Ce qui apparaît donc clairement dans tous les mouvements contestataires actuels, c’est la propension à considérer comme acquise la critique radicale de l’existant. Assez pensé, il faut agir ! Voilà le mot d’ordre universellement répandu et qui fait de tout contestataire le relais discipliné de l’anti-intellectualisme libéral. Car entre le : « ne pensez pas, consommez ! » et le : « ne pensez plus, agissez ! » il n’y a pas grand-chose d’autre qu’une table en terrasse au Bar des Amis. Faites la révolution, on verra après ! Mais c’est qu’on a déjà vu et que cette connaissance nous a rendu beaucoup plus exigeants. On a payé pour voir au siècle dernier, on veut désormais en savoir un peu plus avant de payer à nouveau. Et qu’on ne fasse pas de ceux qui parlent ainsi les alliés objectifs d’un ordre qui a vu, ces dernières décennies, sa contestation officielle devenir un magnifique repoussoir de tout questionnement sincère et inquiet. L’action spontanée n’a dans les faits jamais existée. Le fils, excédé par l’injustice, part en campagne. Il lui faut un costume. Il n’a pas le temps de s’en tailler un sur mesure. Il prend celui du père qui est trop petit. Sur le champ de bataille, il voit que les plus décidés, les plus radicaux, sont habillés comme lui. Ça le rassure et il adopte instantanément le vêtement qui ne lui allait pas. Et son fils fera de même.

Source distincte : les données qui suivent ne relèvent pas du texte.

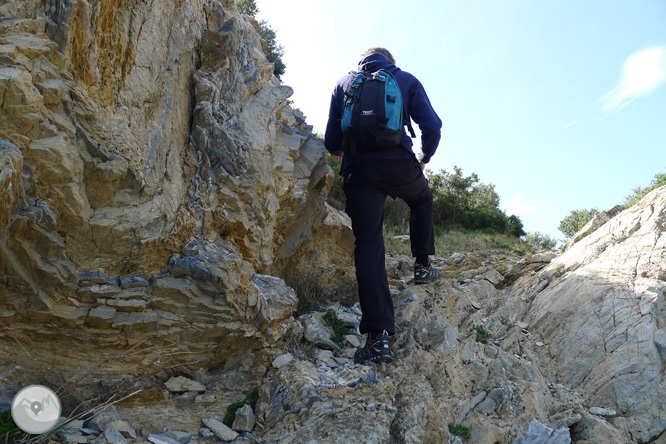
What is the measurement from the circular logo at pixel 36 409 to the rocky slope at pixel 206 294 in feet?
0.34

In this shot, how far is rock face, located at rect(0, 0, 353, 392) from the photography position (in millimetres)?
3309

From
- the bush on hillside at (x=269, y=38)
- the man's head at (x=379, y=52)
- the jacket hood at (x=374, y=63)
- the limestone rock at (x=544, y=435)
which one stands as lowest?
the limestone rock at (x=544, y=435)

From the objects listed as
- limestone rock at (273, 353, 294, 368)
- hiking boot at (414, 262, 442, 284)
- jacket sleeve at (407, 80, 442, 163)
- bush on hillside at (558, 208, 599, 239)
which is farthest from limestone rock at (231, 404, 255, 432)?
bush on hillside at (558, 208, 599, 239)

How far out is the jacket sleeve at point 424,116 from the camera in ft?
16.0

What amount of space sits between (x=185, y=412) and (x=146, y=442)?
445 millimetres

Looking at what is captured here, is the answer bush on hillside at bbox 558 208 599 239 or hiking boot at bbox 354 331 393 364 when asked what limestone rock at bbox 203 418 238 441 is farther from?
bush on hillside at bbox 558 208 599 239

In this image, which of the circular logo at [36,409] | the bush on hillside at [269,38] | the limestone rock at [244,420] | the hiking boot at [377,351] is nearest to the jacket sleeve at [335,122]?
the hiking boot at [377,351]

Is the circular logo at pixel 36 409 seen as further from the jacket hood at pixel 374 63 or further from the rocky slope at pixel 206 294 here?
the jacket hood at pixel 374 63

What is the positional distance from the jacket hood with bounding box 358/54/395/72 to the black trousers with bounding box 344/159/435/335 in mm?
942

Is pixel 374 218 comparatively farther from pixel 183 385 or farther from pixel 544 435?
pixel 544 435

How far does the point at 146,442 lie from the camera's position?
3418 millimetres

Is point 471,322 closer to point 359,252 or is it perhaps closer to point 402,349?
point 402,349

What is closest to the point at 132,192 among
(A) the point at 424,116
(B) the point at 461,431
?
(A) the point at 424,116

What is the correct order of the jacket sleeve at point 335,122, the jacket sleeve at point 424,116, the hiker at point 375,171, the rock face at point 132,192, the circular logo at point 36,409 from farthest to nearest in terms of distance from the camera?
the jacket sleeve at point 335,122 < the jacket sleeve at point 424,116 < the hiker at point 375,171 < the rock face at point 132,192 < the circular logo at point 36,409
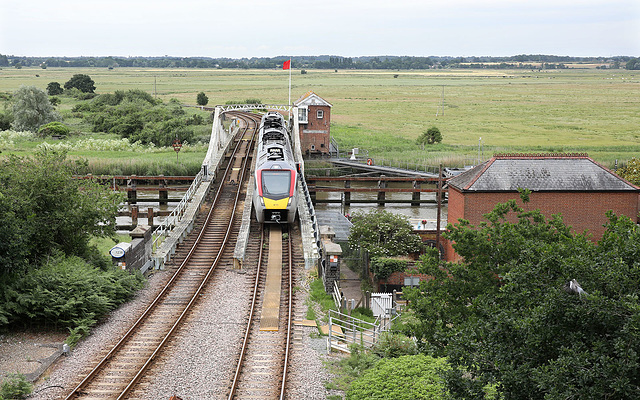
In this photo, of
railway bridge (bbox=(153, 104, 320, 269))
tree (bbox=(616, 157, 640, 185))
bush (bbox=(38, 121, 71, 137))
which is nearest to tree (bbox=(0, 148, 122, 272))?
railway bridge (bbox=(153, 104, 320, 269))

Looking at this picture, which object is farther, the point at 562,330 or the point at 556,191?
the point at 556,191

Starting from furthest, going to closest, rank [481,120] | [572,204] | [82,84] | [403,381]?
1. [82,84]
2. [481,120]
3. [572,204]
4. [403,381]

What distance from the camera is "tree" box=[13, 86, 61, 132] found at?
260 feet

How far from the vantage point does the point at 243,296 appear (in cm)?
2220

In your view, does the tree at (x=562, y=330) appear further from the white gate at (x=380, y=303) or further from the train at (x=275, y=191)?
the train at (x=275, y=191)

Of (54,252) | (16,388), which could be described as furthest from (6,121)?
(16,388)

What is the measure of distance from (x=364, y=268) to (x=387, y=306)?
22.2 ft

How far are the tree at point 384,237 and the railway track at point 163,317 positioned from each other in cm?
647

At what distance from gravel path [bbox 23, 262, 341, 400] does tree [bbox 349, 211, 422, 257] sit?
401 inches

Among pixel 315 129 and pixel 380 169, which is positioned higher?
pixel 315 129

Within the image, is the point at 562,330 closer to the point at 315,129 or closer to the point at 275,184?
the point at 275,184

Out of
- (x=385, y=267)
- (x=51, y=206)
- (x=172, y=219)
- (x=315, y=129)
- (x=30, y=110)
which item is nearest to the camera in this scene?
(x=51, y=206)

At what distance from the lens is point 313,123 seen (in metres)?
67.8

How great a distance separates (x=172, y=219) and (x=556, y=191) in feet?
58.3
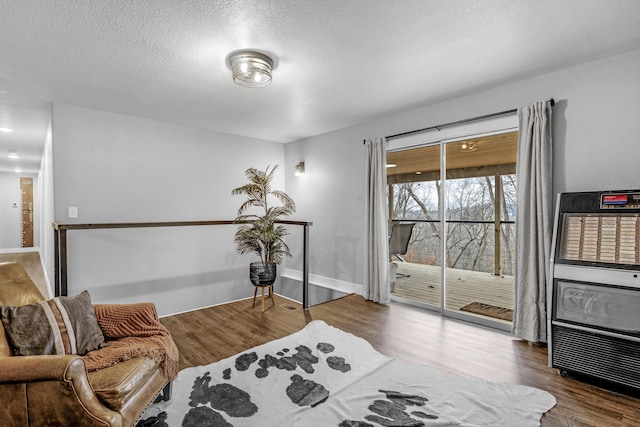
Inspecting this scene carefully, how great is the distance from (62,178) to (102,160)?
1.41 ft

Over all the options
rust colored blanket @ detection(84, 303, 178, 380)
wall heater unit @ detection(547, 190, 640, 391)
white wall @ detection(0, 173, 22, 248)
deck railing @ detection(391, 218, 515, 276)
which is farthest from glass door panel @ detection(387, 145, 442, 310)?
white wall @ detection(0, 173, 22, 248)

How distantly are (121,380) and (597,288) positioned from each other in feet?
9.56

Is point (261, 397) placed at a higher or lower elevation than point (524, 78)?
lower

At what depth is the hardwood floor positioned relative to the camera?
1.98 m

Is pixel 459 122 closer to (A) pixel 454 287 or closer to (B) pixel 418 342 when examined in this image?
(A) pixel 454 287

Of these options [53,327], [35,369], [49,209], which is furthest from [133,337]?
[49,209]

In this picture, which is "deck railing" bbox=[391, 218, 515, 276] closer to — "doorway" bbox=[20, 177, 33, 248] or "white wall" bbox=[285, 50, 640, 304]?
"white wall" bbox=[285, 50, 640, 304]

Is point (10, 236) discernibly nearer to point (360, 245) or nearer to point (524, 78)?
point (360, 245)

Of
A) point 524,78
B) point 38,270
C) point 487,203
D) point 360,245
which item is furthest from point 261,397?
point 38,270

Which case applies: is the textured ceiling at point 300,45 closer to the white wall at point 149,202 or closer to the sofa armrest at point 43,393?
the white wall at point 149,202

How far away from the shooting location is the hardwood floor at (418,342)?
1.98m

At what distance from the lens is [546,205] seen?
8.95 feet

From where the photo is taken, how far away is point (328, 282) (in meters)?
4.86

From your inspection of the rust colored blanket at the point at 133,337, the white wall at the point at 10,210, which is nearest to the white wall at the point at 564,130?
the rust colored blanket at the point at 133,337
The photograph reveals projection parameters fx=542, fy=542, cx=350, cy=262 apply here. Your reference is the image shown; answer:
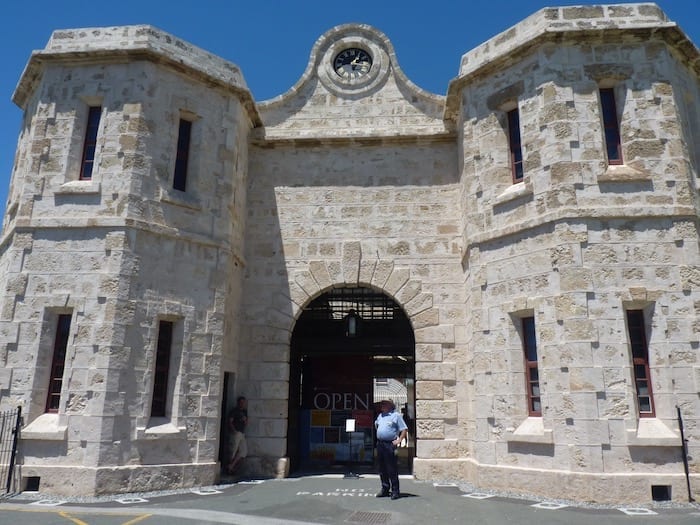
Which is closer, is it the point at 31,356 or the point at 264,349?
the point at 31,356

Et si la critique radicale n’avait pas atteint jusqu’à présent la racine du système? Cette simple question est déjà révolutionnaire par les temps qui courent. Quand à la pratique, chacun en a suffisamment au quotidien pour théoriser. Car le système désormais ne laisse plus rien ni personne en dehors de lui. Et l’autogestion ? Son principe est né à une époque scientiste où il n’était pas envisageable de douter de la qualité intrinsèque des forces productives, mais seulement de leur utilisation. Le progrès était, et il était bon. Il n’a jamais été question de rien d’autre dans les théories prolétariennes que de mettre au service de tous des forces productives réputées bonnes. C’est même leur intensification qui était en jeu. Il s’agissait d’enfourcher la machine après avoir éliminé les gêneurs bourgeois. Mais la machine est un tigre et ce tigre on ne le monte pas comme un paisible bœuf de labour. Nous serions plutôt, tous autant que nous sommes, ses bêtes de somme. A ce niveau de paradoxe, le changement de propriétaire ne suffit plus, même si le nouveau propriétaire est collectif. Bienvenue dans la tragédie ! Et bonne année 2009.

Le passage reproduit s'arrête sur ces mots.